Кроме всего прочего, оказывается, совершенный вздор, будто рак только пятится назад. Он очень бойко расхаживает по дну как ему нравится, взад и вперед. Рак плавает великолепно, чего я от рака почему-то уже никак не ожидал. Слегка поводя клешнями, он идет, как все ходят, прямо вперед. Смотрят ли на что-нибудь всегда неподвижно выпученные рачьи глаза? Что рак видит, какое у него о том мнение? Тут сказать что-либо трудно, и с человеческими заключениями тут не надо спешить. Несомненно то, что спокойно идущий по дну рак вдруг, без малейшего видимого усилия, без всякого движения клешни или хвоста, стремительно всплывает кверху на метр, на полтора, и почти торчком несется вполводы против сильного течения, как отличный пловец. Он перевертывается то одним боком вперед, то другим, не размахивает бестолково клешнями, не хлопает зря хвостом; он ими правит, летит, имея гнусно-мрачный вид, но летит в воде, как рыба. При помощи каких средств? Плавательного пузыря у него нет. Рак свободно и легко поднимается со дна торчком к поверхности воды. Зачем? Подышать воздухом? Он откуда-то набирает его много и так, без всплывания, и иногда, опять-таки без видимых причин, начинает его выпускать. Тогда от рака, хотя бы он стоял на месте или шел по дну на значительной глубине, бегут и быстро-быстро выскакивают на поверхность прозрачные пузыри и там лопаются, чуть слышно урча. Вот на основании такого зрелища человек на берегу имеет право заключить, что тут, под пузырями, — рак, хотя бы его и не было видно.
Подойдя, как всякому пешеходу полагается, на ногах к червяку, висящему на удочке, рак спокойно стаскивает его с крючка клешней. Поплавок удочки при этом, конечно, прыгает, иногда тонет, рыбак поспешно выхватывает удочку — ничего! Пока его тащат, рак разжимает клешню и, опустившись камешком на дно, продолжает путешествие, прерванное неудачной попыткой закусить.

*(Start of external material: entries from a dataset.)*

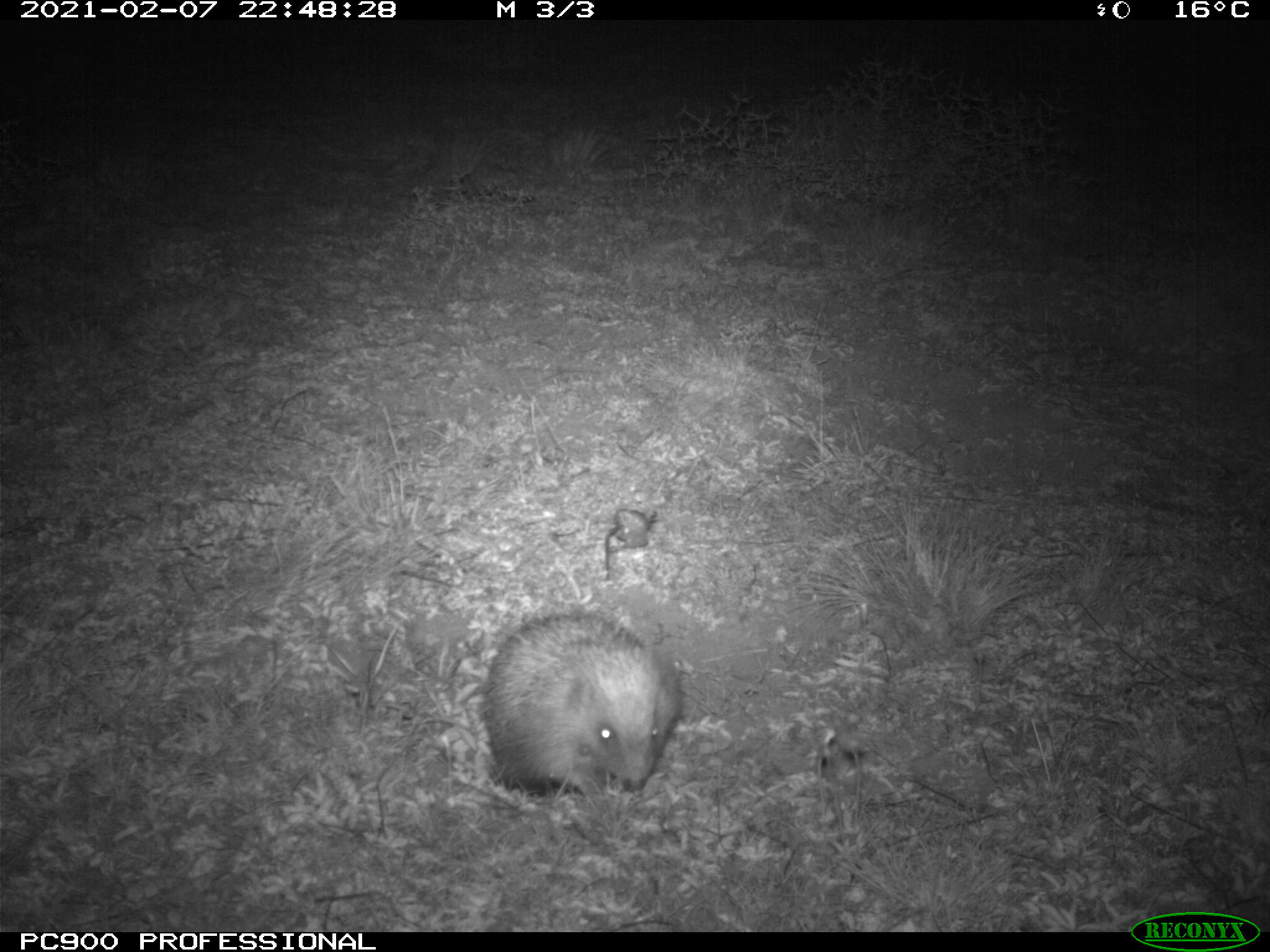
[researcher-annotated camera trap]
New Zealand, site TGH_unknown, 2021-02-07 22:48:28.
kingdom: Animalia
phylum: Chordata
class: Mammalia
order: Eulipotyphla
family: Erinaceidae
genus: Erinaceus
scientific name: Erinaceus europaeus europaeus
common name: european hedgehog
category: hedgehog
Hedgehog (european hedgehog) (Erinaceus europaeus europaeus).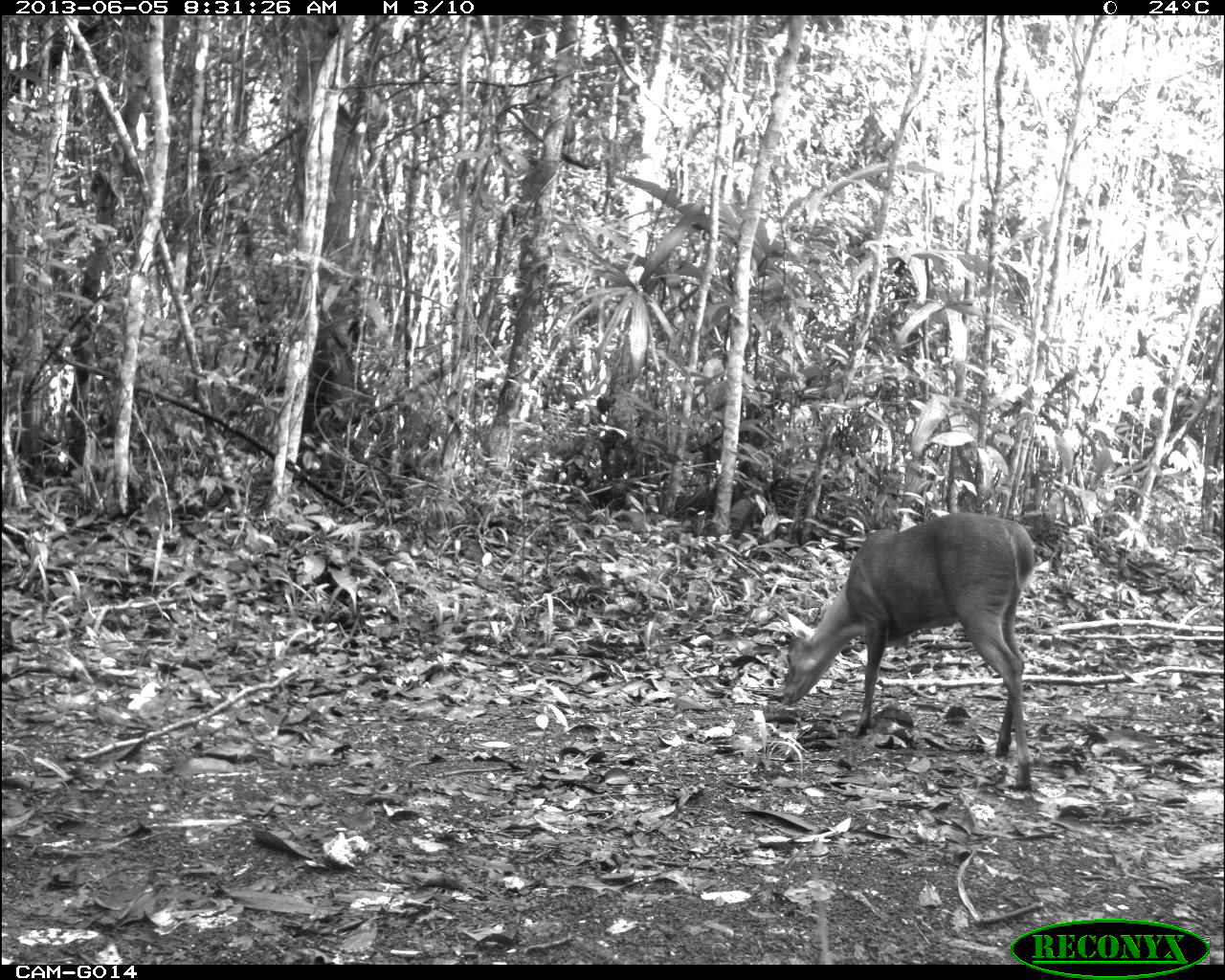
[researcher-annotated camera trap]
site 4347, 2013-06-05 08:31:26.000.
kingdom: Animalia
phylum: Chordata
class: Mammalia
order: Artiodactyla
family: Cervidae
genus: Mazama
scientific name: Mazama temama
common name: central american red brocket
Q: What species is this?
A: Mazama temama (central american red brocket).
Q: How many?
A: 1.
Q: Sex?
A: Male.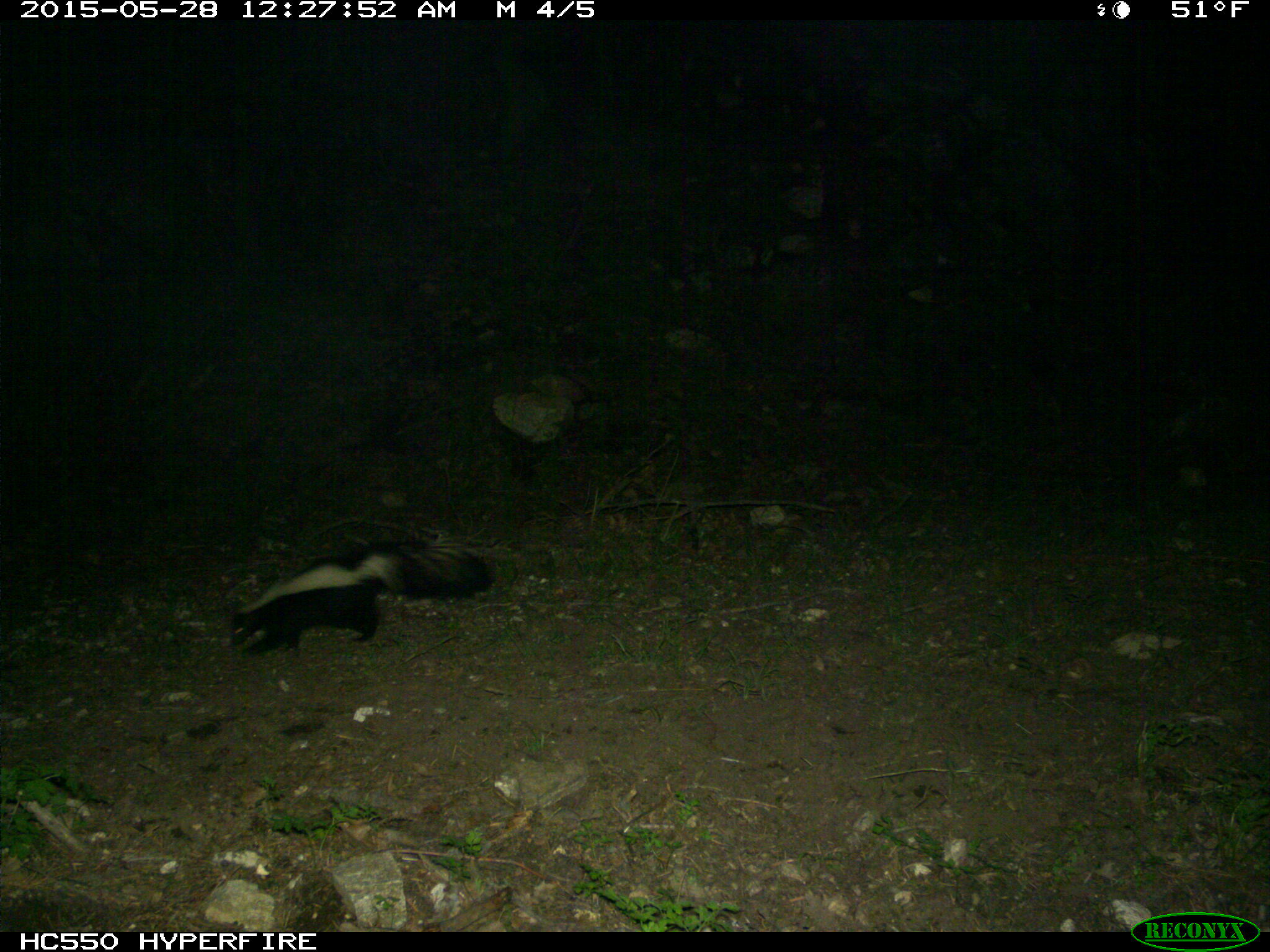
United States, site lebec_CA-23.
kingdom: Animalia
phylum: Chordata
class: Mammalia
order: Carnivora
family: Mephitidae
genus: Mephitis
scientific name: Mephitis mephitis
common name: striped skunk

Изредка рыбак, поспешно выхвативший удочку, видит мелькнувшую у поверхности воды рачью клешню в тот миг, как она разжимается, покидая предательскую приманку. Еще реже удается, подцепив, выбросить рака на берег: это случается при очень уж большой осторожности рыбака и значительной промашке со стороны рака. Там, где раков много, ловить рыбу на удочку не стоит: раки стащат и съедят все приманки, сами не попадутся, а рыбака изведут ложными поклевками впустую.
Зато в рачню эти усатые пожиратели падали, эти пучеглазые, как будто бы хитрые воры набиваются глупее глупого, точно слепые.